Exemplo de flauta construída por Ernesto Haupt
Eram excellentes os instrumentos fabricados pelo Haupt pae. Existem ainda muitos, e alguns d’elles têem a sua his toria: foi feita por elle a velha flauta de cinco chaves em que sempre tocou Antonio Croner durante a sua longa e activissima carreira artística, flauta que lhe foi dada pelo seu bondoso mestre, Botelho; do mesmo fabricante era a flauta de José Gazul, os clarinetes de Carlos Campos, asim como os diversos instrumentos de muitos artistas e amadores, uns já fallecidos outros ainda vivos. O sr. Augusto Haupt possue também com grande estimação a flauta que expressamente para elle foi feita por seu pae, em 1845.
Julgo interessante saber-se os preços que este notável fabricante levava por alguns dos seus artefactos, preços que os filhos conservaram até se extinguir a officina: uma flauta de buxo com uma só chave de latão, custava seis pintos (tanto me custou aquella em que comecei a aprender); uma flauta de buxo com cinco chaves de latão, custava moeda e meia; uma flauta de ébano com cinco chaves de prata, cinco moedas; uma boquilha de ébano, dois pintos; de marfim, meia moeda; um clarinete, cinco moedas.
Ernesto Frederico Haupt perdeu a vista quando tinha sessenta annos de edade; sobreviveu ainda dezenove annos a essa catastrophe, fallecendo em 20 de julho de 1871.
Tinha quatro filhos: José Frederico Haupt, nascido em 2 de janeiro de 1818; Ernesto Frederico Haupt Junior, nascido em 9 de dezembro de 1821; Filippe Frederico Haupt; Augusto Frederico Haupt, o unico actual sobrevivente.
Os dois irmãos, José e Ernesto, tomaram conta da officina quando o pae ficou impossibilitado de a dirigir; o mais novo, reconhecendo que o trabalho não podia chegar para todos tres, seguiu outro rumo, tornando-se musico distincto, e, graças a uma intelligencia illustrada, pôde obter um emprego na camara municipal dos Olivaes, onde se acreditou como funccionario serio e bemquisto. Filippe tomou também outra occupação.

=== Informação apresentada ===

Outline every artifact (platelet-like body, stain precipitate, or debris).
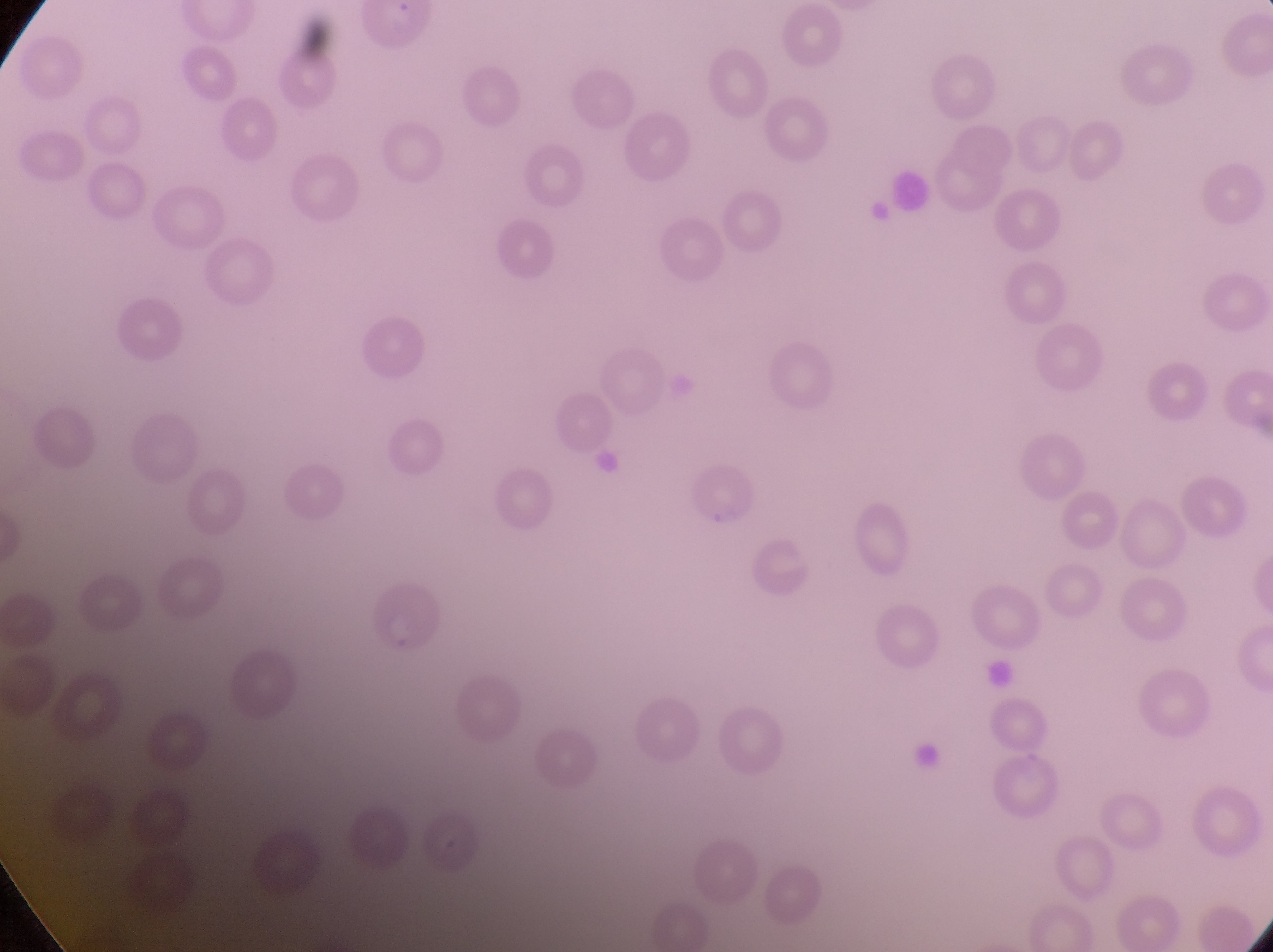
Approximate bounding boxes as {left, top, right, bottom} in pixels.
Artifacts (platelet-like body, stain precipitate, or debris): {866, 197, 898, 234}, {596, 442, 626, 479}, {903, 739, 953, 779}.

=== Tarefas a realizar ===
(1) Transcreva um trecho do texto sobre a oficina dos Haupt: comece nas palavras "Tinha quatro filhos: José" e pare logo depois de "também outra occupação.".
(2) Prossiga o texto sobre a oficina dos Haupt a partir da última frase apresentada.
Não é preciso consultar o material.

=== Lista de respostas ===
(1)
Tinha quatro filhos: José Frederico Haupt, nascido em 2 de janeiro de 1818; Ernesto Frederico Haupt Junior, nascido em 9 de dezembro de 1821; Filippe Frederico Haupt; Augusto Frederico Haupt, o unico actual sobrevivente.
Os dois irmãos, José e Ernesto, tomaram conta da officina quando o pae ficou impossibilitado de a dirigir; o mais novo, reconhecendo que o trabalho não podia chegar para todos tres, seguiu outro rumo, tornando-se musico distincto, e, graças a uma intelligencia illustrada, pôde obter um emprego na camara municipal dos Olivaes, onde se acreditou como funccionario serio e bemquisto. Filippe tomou também outra occupação.

(2)
A industria começou pouco depois a definhar: ensombraram-na os productos bonitos e baratos da fabricação parisiense. Os fabricantes nacionaes não se acharam com energia nem com meios para sustentar a lucta; conservaram os typos antigos, em vez de os alindar, e de os aperfeiçoar no que realmente carecesse de aperfeiçoamento; não poderam ou não quizeram baixar os preços; não procuraram, emfim, fazer frente aos seus competidores, empregando armas eguaes. Enervou-os a demasiada confiança no credito adquirido. O resultado foi o seu completo aniquilamento.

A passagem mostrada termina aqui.